[Task goal] When you find the line with "Штани C&A (349790099)" among the records below, reproduce it and each line after it exactly, ending with the line with "慶匠(ケイショウ) 19".

-- The records follows --

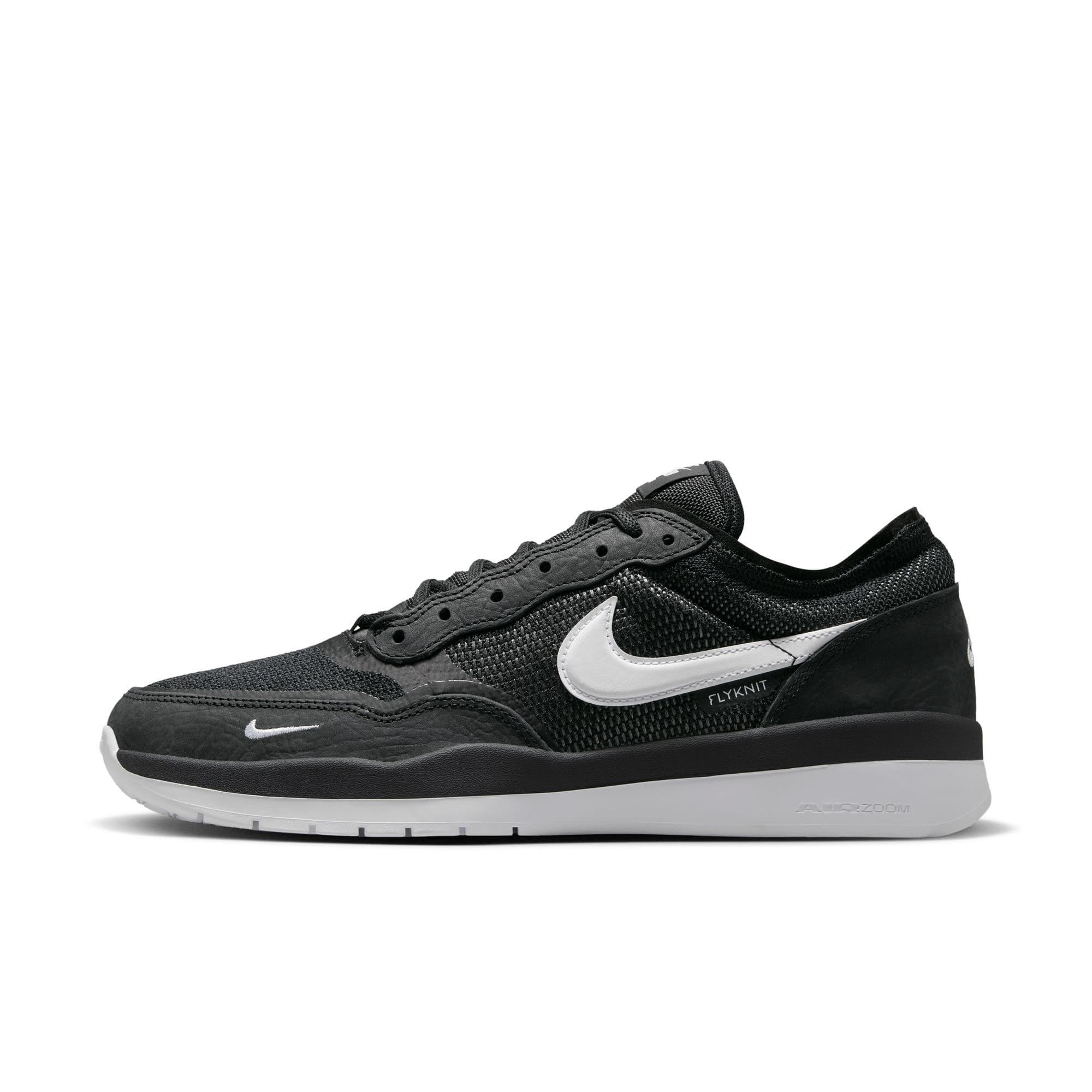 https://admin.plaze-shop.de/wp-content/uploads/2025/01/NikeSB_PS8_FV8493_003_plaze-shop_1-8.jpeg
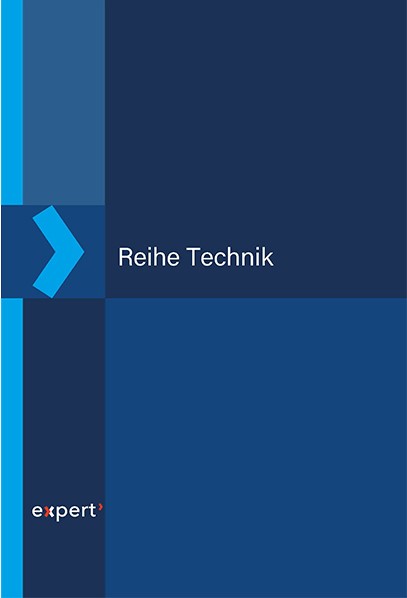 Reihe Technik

-- The records concluded --
-- The records follows --

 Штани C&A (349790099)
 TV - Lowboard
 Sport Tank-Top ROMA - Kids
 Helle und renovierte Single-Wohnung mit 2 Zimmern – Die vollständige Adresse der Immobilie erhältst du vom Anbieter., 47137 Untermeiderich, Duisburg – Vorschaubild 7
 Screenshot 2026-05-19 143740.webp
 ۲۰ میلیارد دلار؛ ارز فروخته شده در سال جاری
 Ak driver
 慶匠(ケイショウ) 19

-- The records concluded --

[Response]
 Штани C&A (349790099)
 TV - Lowboard
 Sport Tank-Top ROMA - Kids
 Helle und renovierte Single-Wohnung mit 2 Zimmern – Die vollständige Adresse der Immobilie erhältst du vom Anbieter., 47137 Untermeiderich, Duisburg – Vorschaubild 7
 Screenshot 2026-05-19 143740.webp
 ۲۰ میلیارد دلار؛ ارز فروخته شده در سال جاری
 Ak driver
 慶匠(ケイショウ) 19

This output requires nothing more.